「新たなカルメンを」金森穣が新作ダンスへ野心

2014.4.14 16:50配信
会見より。左から、金森穣、井関佐和子 会見より。左から、金森穣、井関佐和子

10周年を迎える日本初の劇場専属舞踊団Noismが6月、本拠の新潟を皮切りに神奈川、兵庫で記念公演「Noism1×Noism2合同公演 劇的舞踊『カルメン』」を行う。4月3日、芸術監督で振付家の金森穣、副芸術監督でダンサーの井関佐和子が会見を行った。

Noism1×Noism2合同公演 劇的舞踊『カルメン』チケット情報

名作オペラでおなじみ『カルメン』を題材に、金森が演出・振付する新作。原作小説とオペラ台本からオリジナルの物語を創作。井関がヒロインのカルメンを演じる。「カルメンの野性性をどこまでつかみとって、彼女が掘り下げられるか。そのためにどんな演出をほどこすか。それが私の挑戦」と金森。一方の井関はポスター撮影からして大変だったと話す。「カルメンという強い女性を自分なりに表現してみるんですけど、穣さんに『違う』って言い続けられる。最終的には(セットにあった)『土を食べろ』と言われました」と笑った。

本作ではメリメの原作に登場する旅する学者=物語の語り部役に重点をおいたという。「ホセとカルメンの世界から一歩出たところに学者がいる。その学者の中の虚構と現実が波のように押し寄せて、舞台芸術と呼ばれるものの虚構性が現実を飲み込むような形でお届けできれば」と金森。音楽については「今までみなさんがご覧になってきたビゼーの音楽を用いた『カルメン』を刷新したい。新たな『カルメン』をあえてビゼーの曲だけで提示するというのが私の野心」と構想を明かす。

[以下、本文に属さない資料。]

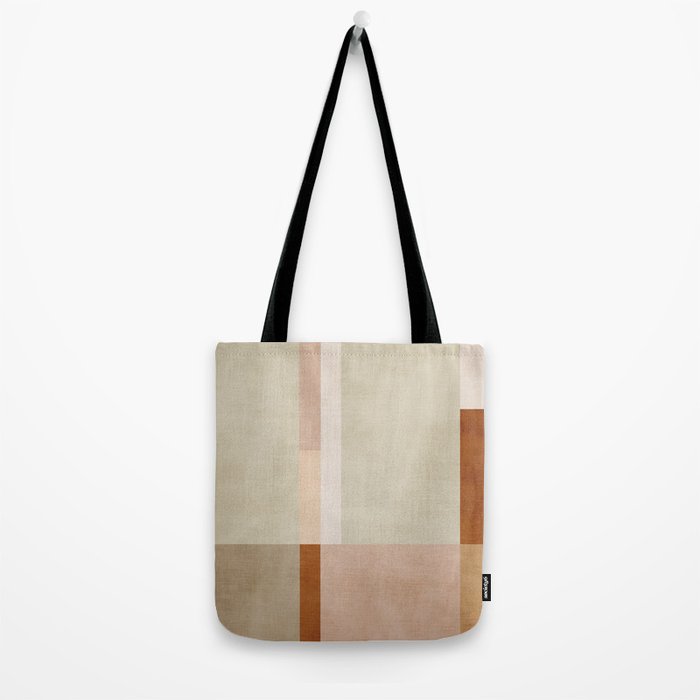 Minimalist Neutral Geometric Abstract Artwork Tote Bag Gallery Image 2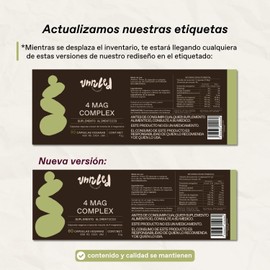 Unruled - 4 Mag Complex | Magnesio Complex con 4 magnesios: Citrato, Glicinato, Treonato y Malato de Magnesio | 1,700mg por Porción | 60 Cápsulas Veganas de 850mg | 100% Natural y Sin Rellenos | Suficiente para 1 mes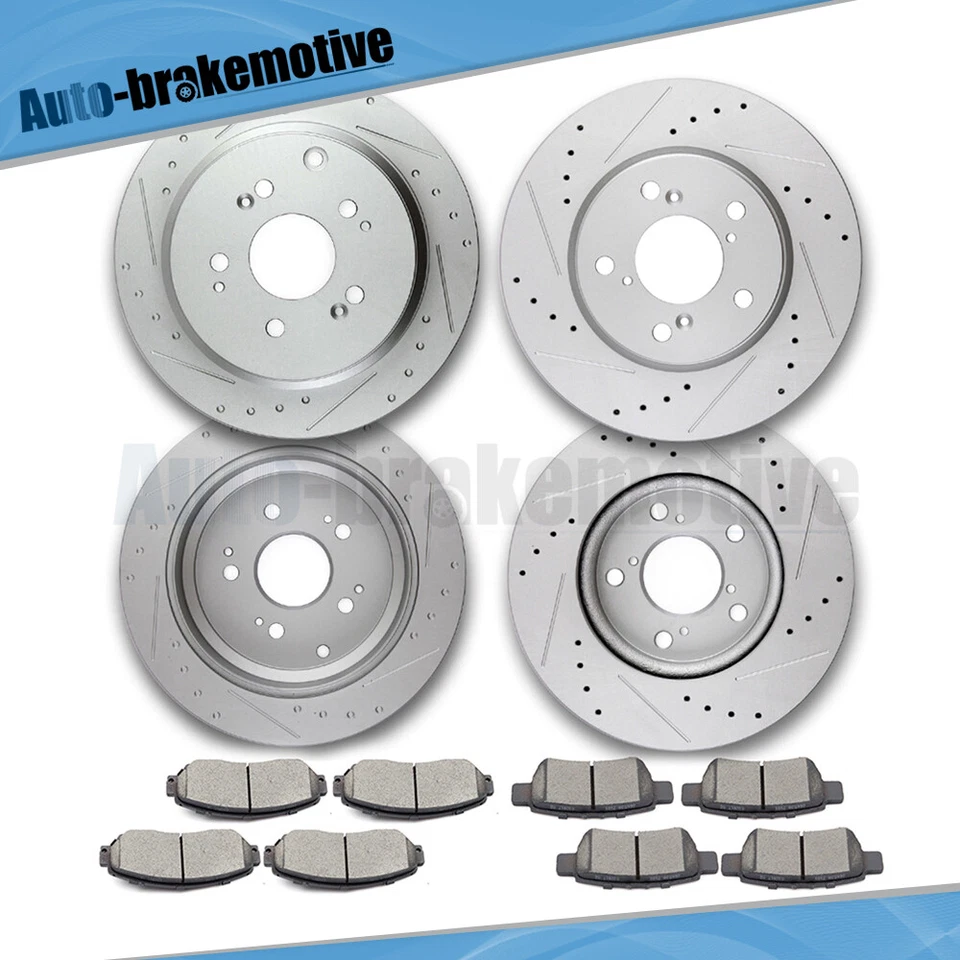 FRONT & REAR DISC BRAKE ROTORS & CERAMIC PADS KIT FOR 2005-2010 HONDA ODYSSEY V6 Foto 2 de 4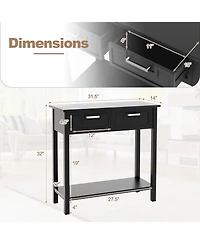 Gouun Narrow Console Table with Drawers and Open Storage Shelf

振付については「10年間やってきた手法を全て作品に用いたい。いろいろなアプローチを試みてきたが、この実験に全てつきあっているのがこの人(井関)なんです。佐和子は内側と外側のバランスがとれていて、今が一番いい時期。だから、こちらもチャレンジです。この動きだと簡単でつまらないと言われそうだなと思うとクソっとなる。もっとギャフンと言わせたいというか、驚いてほしいし、驚きたい」と金森。振付に注文をつけるのかと聞かれた井関は「若い頃は自分がやりたいことを言葉にしてました。さすがに、いろいろ学んだので今は顔に少しでるぐらいです」と笑う。対する金森は「佐和子だけじゃない。舞踊家って厳しいんですよ。みんな『ハイッ』と言ってやってくれますが、この振付なんだよってと思っていると動きに出ることがあるんです。心の中では思ってなくても動きが生きてなかったり。偉そうに振付しているみたいに思われるかもしれませんが、内心グサグサ刺されながらやってるんですよ」と苦笑いだった。

公演は6月6日(金)から8日(日)までりゅーとぴあ 新潟市民芸術文化会館、6月20日(金)から22日(日)までKAAT神奈川芸術劇場 ホール、6月27日(金)兵庫県立芸術文化センター 阪急 中ホール)にて。チケット発売中。